SUPPLIED TEXT
##########
Functions for computing pixel-by-pixel the MTGA (Gjedde-Patlak and Logan plot). More...

#include "libtpcmodext.h"

Functions
int	img_patlak (DFT input, IMG dyn_img, int start, int end, linefit_range fit_range, float thrs, IMG ki_img, IMG ic_img, IMG nr_img, char status, int verbose)

int	img_logan (DFT input, IMG dyn_img, int start, int end, linefit_range fit_range, float thrs, double k2, IMG vt_img, IMG ic_img, IMG nr_img, char status, int verbose)

Detailed Description

Functions for computing pixel-by-pixel the MTGA (Gjedde-Patlak and Logan plot).

Author: Vesa Oikonen

Definition in file img_mtga.c.

Function Documentation

◆ img_logan()
##########
INPUT DATA

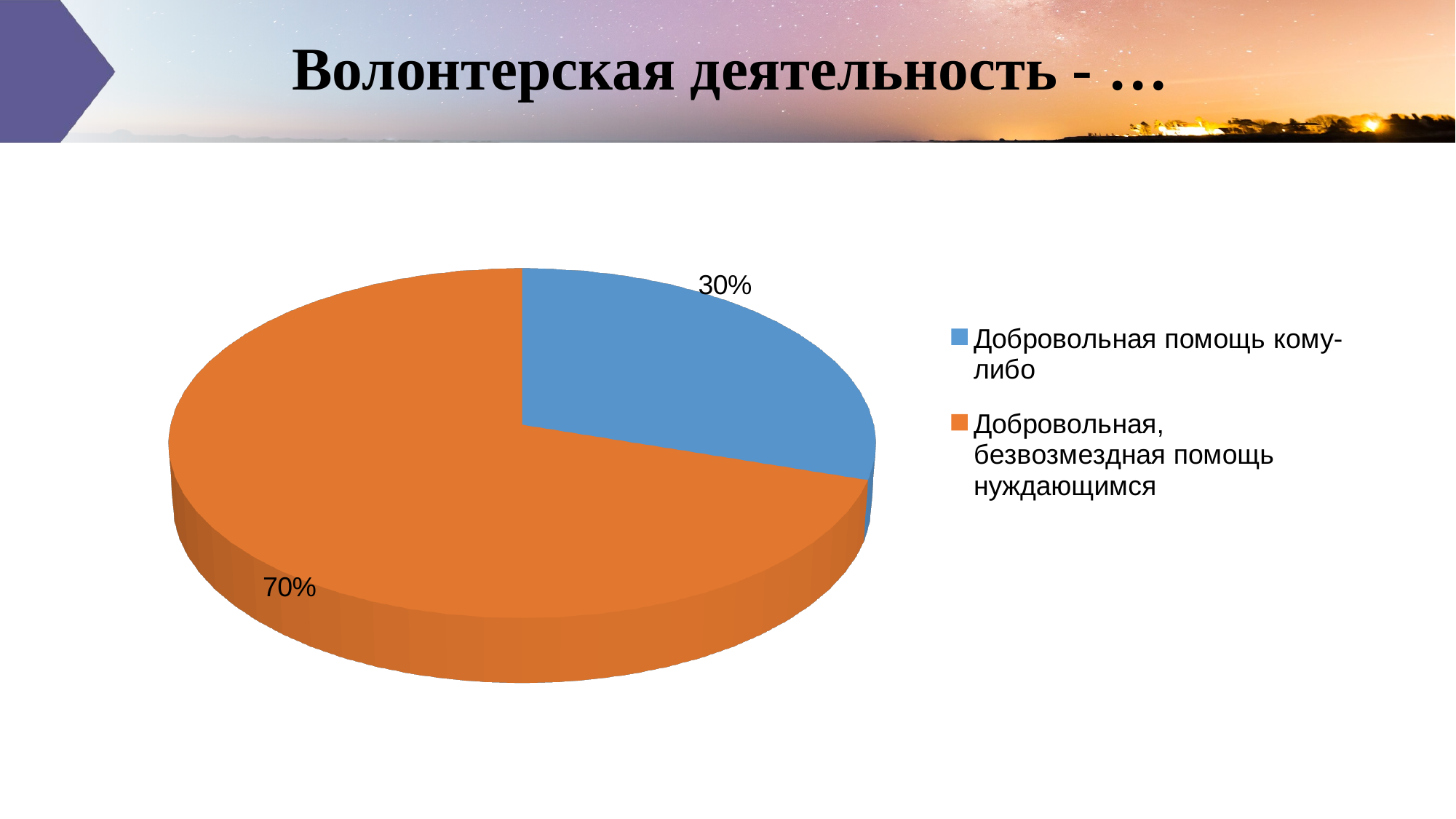
What share of the pie does "Добровольная, безвозмездная помощь нуждающимся" have? 70% Which is larger: the share for "Добровольная помощь кому-либо" or the share for "Добровольная, безвозмездная помощь нуждающимся"? Добровольная, безвозмездная помощь нуждающимся What colour is the slice for "Добровольная, безвозмездная помощь нуждающимся"? orange What kind of chart is shown on the slide? pie chart How many entries does the legend list? 2 Which slice of the pie is the smallest? Добровольная помощь кому-либо What share of the pie does "Добровольная помощь кому-либо" have? 30% Which slice of the pie is the largest? Добровольная, безвозмездная помощь нуждающимся What is the difference in percentage points between the two slices of the pie? 40 How many slices does the pie chart have? 2 What colour is the slice for "Добровольная помощь кому-либо"? blue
##########
According to the MTGA function documentation, in which source file are these functions defined?

img_mtga.c